#### To do
**A)** Please translate this sentence from the shooting match report into Spanish: "Individual competition took place on Saturday, Sept. 7."
**B)** Continue the shooting match report after its final sentence.

Fifty-six competitors from Wisconsin, Minnesota and Michigan gathered for the event. According to Ted Miller, match director, they easily burned up 26,000 rounds of ammunition, using a combination of modern sporting rifles, shotguns and pistols.
Individual competition took place on Saturday, Sept. 7. Then competitors who wanted to, put together teams of three to compete against other teams on Sunday, Sept. 8. Sunday also saw competitors going against each other in rifle, pistol and shotgun side matches, and in grudge matches to which they challenged each other.
For the Saturday 5-Stage Match, in Open Division Daniel Beste was first, Eric Sandstrom was second. In the 2×4 Open Division Chris Peterson was first and Chris Forster was second; both are from the Colfax club. Sam Monson was first in Tactical Optics Division and Michael O’Brien took second. In Limited Division Kevin Gornicke claimed first and Justin Morrissey was second. Jack Tomasoski was first in the Free Heavy Division and father Dan Tomasoski was second.

#### Provided material
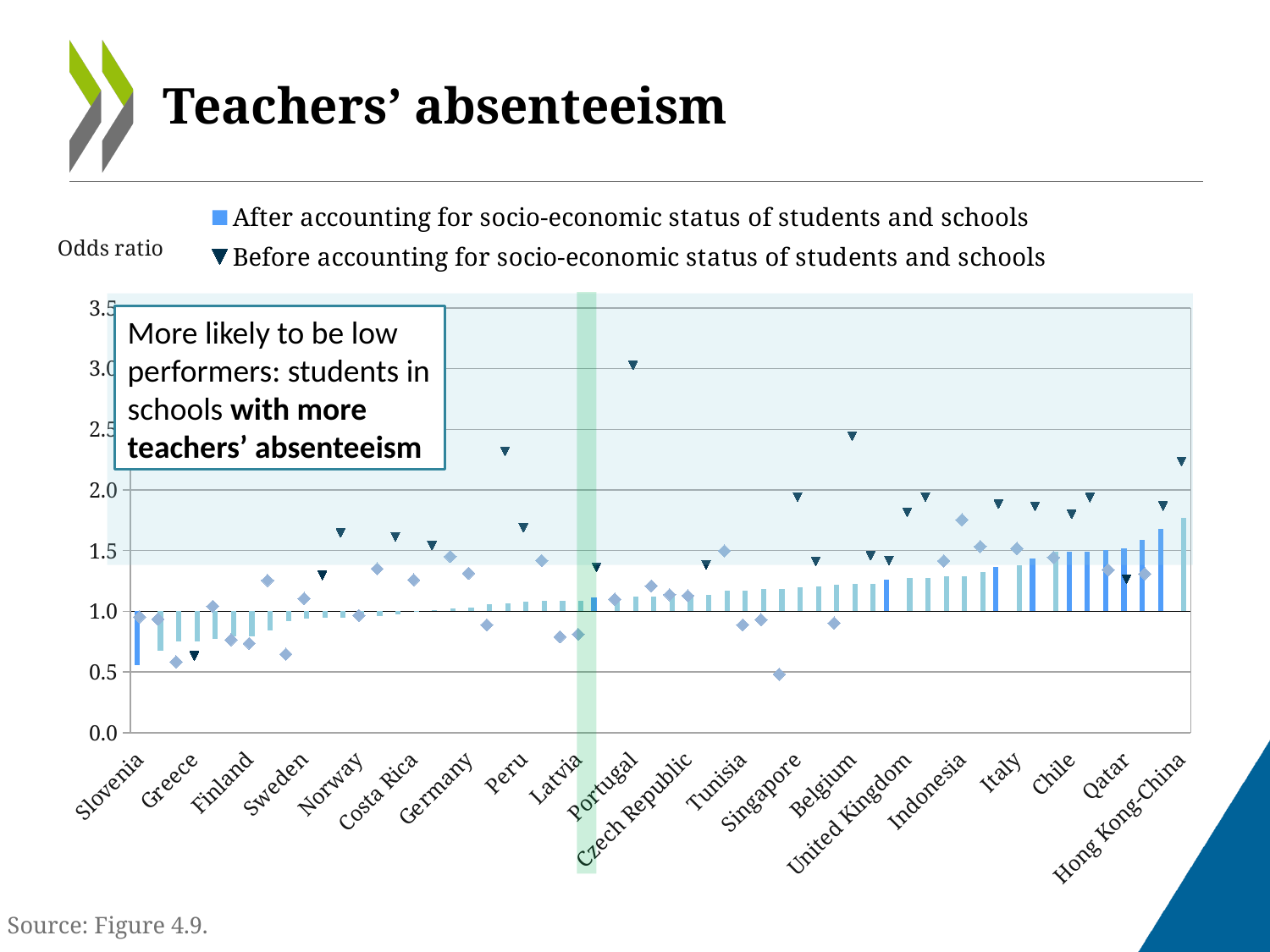
What kind of chart is shown on the slide? Bar chart Is the bar value (after accounting for socio-economic status) for Hong Kong-China greater or less than 1.5? greater Do the bar values (after accounting for socio-economic status) generally rise or fall from left to right across the countries? rise Is the 'Before accounting' marker for Hong Kong-China greater or less than 2.0? greater What is the title of the chart? Teachers' absenteeism Is the bar value (after accounting for socio-economic status) for Chile greater or less than 1.0? greater Which has the larger bar value (after accounting for socio-economic status): Slovenia or Hong Kong-China? Hong Kong-China How many series does the legend list? 2 Which country has the highest bar value (after accounting for socio-economic status)? Hong Kong-China What quantity is plotted on the vertical axis? Odds ratio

#### Responses in order
**A)** La competencia individual tuvo lugar el sábado 7 de septiembre.

**B)**
Sunday Shoot-Off winners were Kyle Roble in Open Division Group; Michael O’Brien in Tac Division Group; Justin Morrissey in Limited Division Group. The father and sons team of Dan, Jack and Max Tomasoski won the Team Group.
Category winners were Dan Tomasoski as High Senior; Max Tomasoski, High Junior; Nokomis Nosker, High Lady.
In UML matches, depending what division or group they enter, contestants may use rifle, pistol and shotgun, or pistol caliber carbine (PCC) and shotgun, or other variations. Competitors are divided into squads. Each squad starts at one of the shooting stages designed by the match director.
At each stage a match official reads the match director’s brief for that particular stage, which includes how many targets there are, what types of targets will be faced, the firearms, or firearms, that may be used for specific targets, or must be used for specific targets, as well as information on staging areas and locations where firearm switches are to be made. Competitors then have five minutes to walk the stage and figure out their strategy.
All stages require movement, Some can require a fair amount of running. Targets are mixed. Frequently there will be a bank of stationary clay targets to be shot with either a shotgun or with a PCC, paper targets to be shot with either handgun, rifle or PCC and steel targets which might, depending upon the stage, be shot with pistol, rifle, shotgun or PCC.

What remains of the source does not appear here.